Restate all of the following data exactly, keeping any images out of the copy.

(Stored data entries)
++++++++++

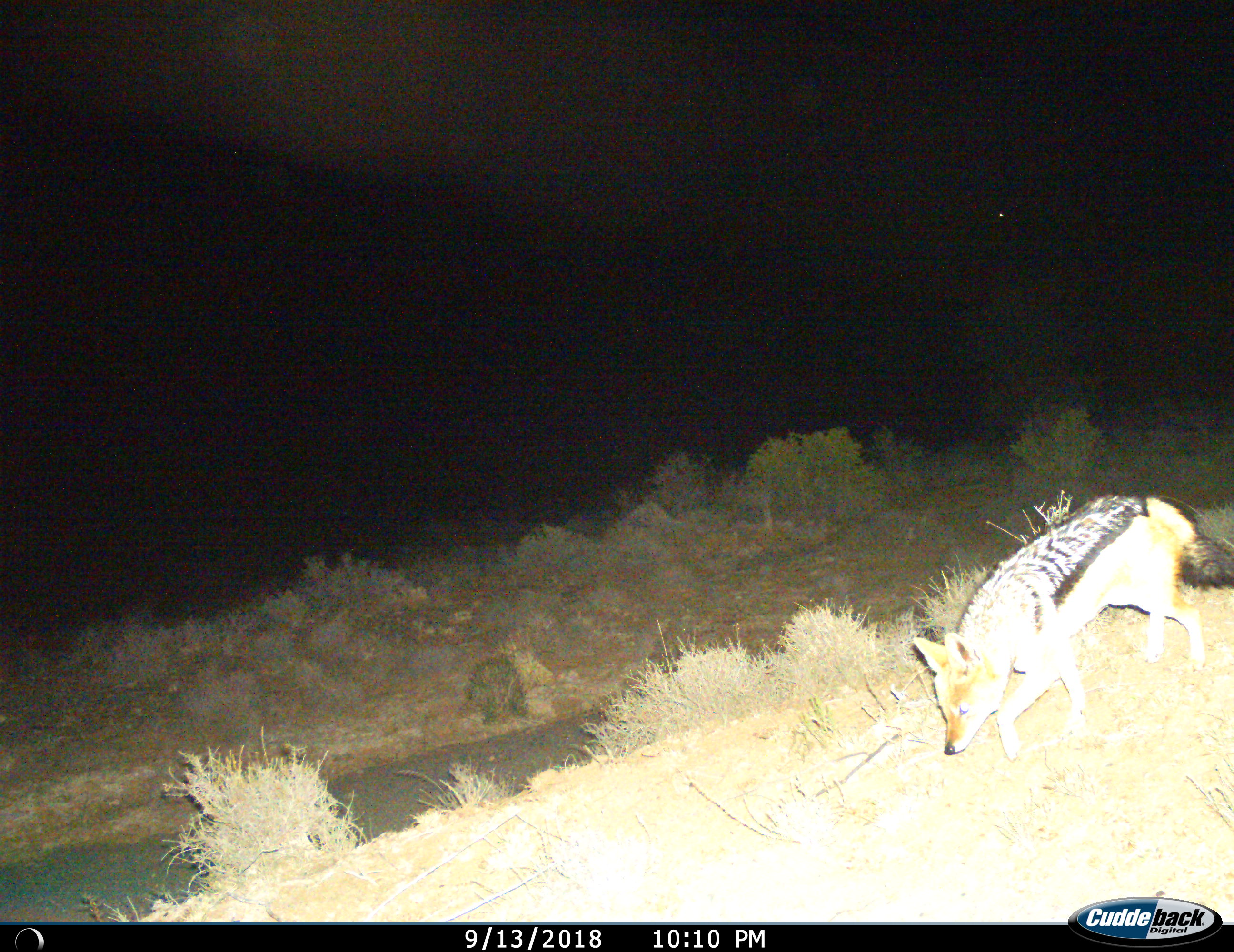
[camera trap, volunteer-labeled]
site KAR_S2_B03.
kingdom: Animalia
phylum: Chordata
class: Mammalia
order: Carnivora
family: Canidae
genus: Lupulella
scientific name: Lupulella mesomelas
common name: black-backed jackal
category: jackalblackbacked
Jackalblackbacked (black-backed jackal) (Lupulella mesomelas), count 1. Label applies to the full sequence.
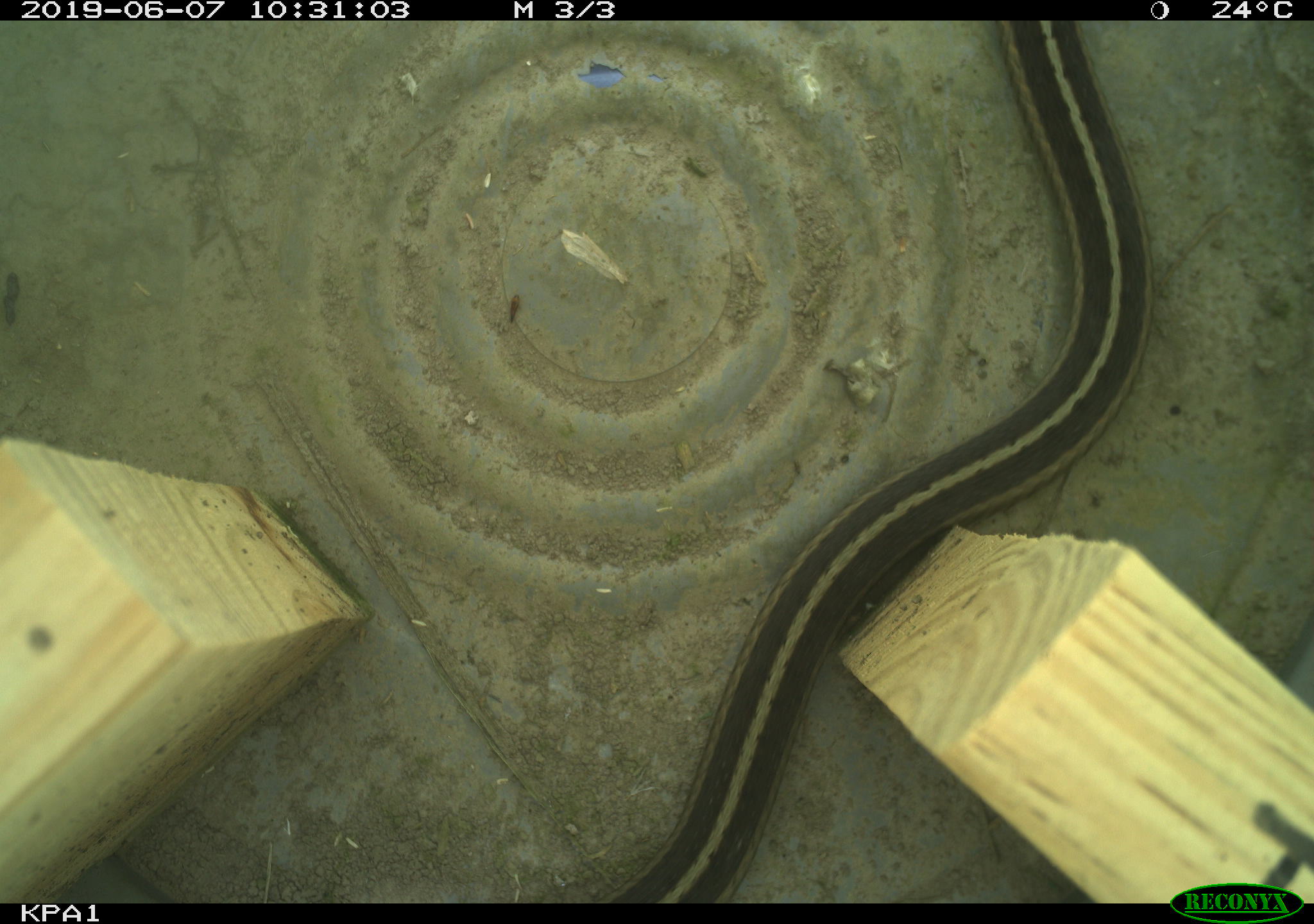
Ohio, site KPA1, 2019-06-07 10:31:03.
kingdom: Animalia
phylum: Chordata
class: Reptilia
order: Squamata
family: Colubridae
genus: Thamnophis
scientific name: Thamnophis sirtalis sirtalis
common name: eastern gartersnake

++++++++++

### Exercise solution
[camera trap, volunteer-labeled]
site KAR_S2_B03.
kingdom: Animalia
phylum: Chordata
class: Mammalia
order: Carnivora
family: Canidae
genus: Lupulella
scientific name: Lupulella mesomelas
common name: black-backed jackal
category: jackalblackbacked
Jackalblackbacked (black-backed jackal) (Lupulella mesomelas), count 1. Label applies to the full sequence.
Ohio, site KPA1, 2019-06-07 10:31:03.
kingdom: Animalia
phylum: Chordata
class: Reptilia
order: Squamata
family: Colubridae
genus: Thamnophis
scientific name: Thamnophis sirtalis sirtalis
common name: eastern gartersnake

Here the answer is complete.